Erosive osteoarthritis is a sub-type of osteoarthritis and usually affects the joints in the hands and fingers. The condition often affects women during the stage of menopause which leads to the possibility that genetics and hormones might play a role in its progression.

What are the signs and symptoms?

At first, the symptoms of erosive osteoarthritis might be confused with rheumatoid arthritis or psoriatic arthritis. The condition is mainly characterized by erosion of the cartilage in the hands. Middle-aged or post-menopausal women are typically affected. Always bear in mind that women are usually affected than males.

Erosive osteoarthritis can start abruptly with tenderness, pain and swelling. It affects both hands in the same joints simultaneously. The affected joints are usually rigid and stiff upon waking up in the morning for up to an hour. The episodes of joint inflammation and swelling often come and go, although they might be frequent.

Erosive osteoarthritis

Erosive osteoarthritis can start abruptly with tenderness, pain and swelling.

The joints near the fingertips of the hand are typically involved. The joints near the knuckles are the next commonly affected joints. In some cases, the knuckles and larger joints might be affected as well.

Additionally, the feet are also a site for erosive osteoarthritis and might be the cause for toe and foot pain. Deformities of the hand can also occur as the disease progresses. These include subluxations, ankyloses and flexion contractures.

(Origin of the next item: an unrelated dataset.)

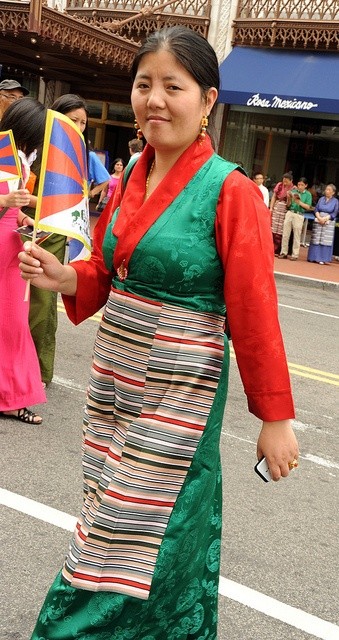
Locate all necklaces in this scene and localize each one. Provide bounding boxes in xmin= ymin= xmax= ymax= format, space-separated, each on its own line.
xmin=146 ymin=161 xmax=154 ymax=201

How erosive osteoarthritis is diagnosed

The medical history and physical exam are required in diagnosing erosive osteoarthritis. During diagnostic testing, there is a minor elevation in the sedimentation rate but generally, blood tests for inflammation shows a negative result.

Management

The exact cause of erosive osteoarthritis is still unknown but metabolic disorders, hormones and auto-immunity are suspected. Remember that better understanding of the exact cause might provide better treatment options, but at the present, the treatment for the condition is aimed on non-steroidal anti-inflammatory drugs (NSAIDs), physical therapy and prednisone.

Hand deformities and impaired hand function are sure concerns with erosive osteoarthritis. The treatment must be periodically evaluated to reduce the damage. Remember that timely treatment is ideal and distinct from rheumatoid arthritis, the tenderness will subside. The affected joint might stay enlarged but it will not progress to rheumatoid arthritis.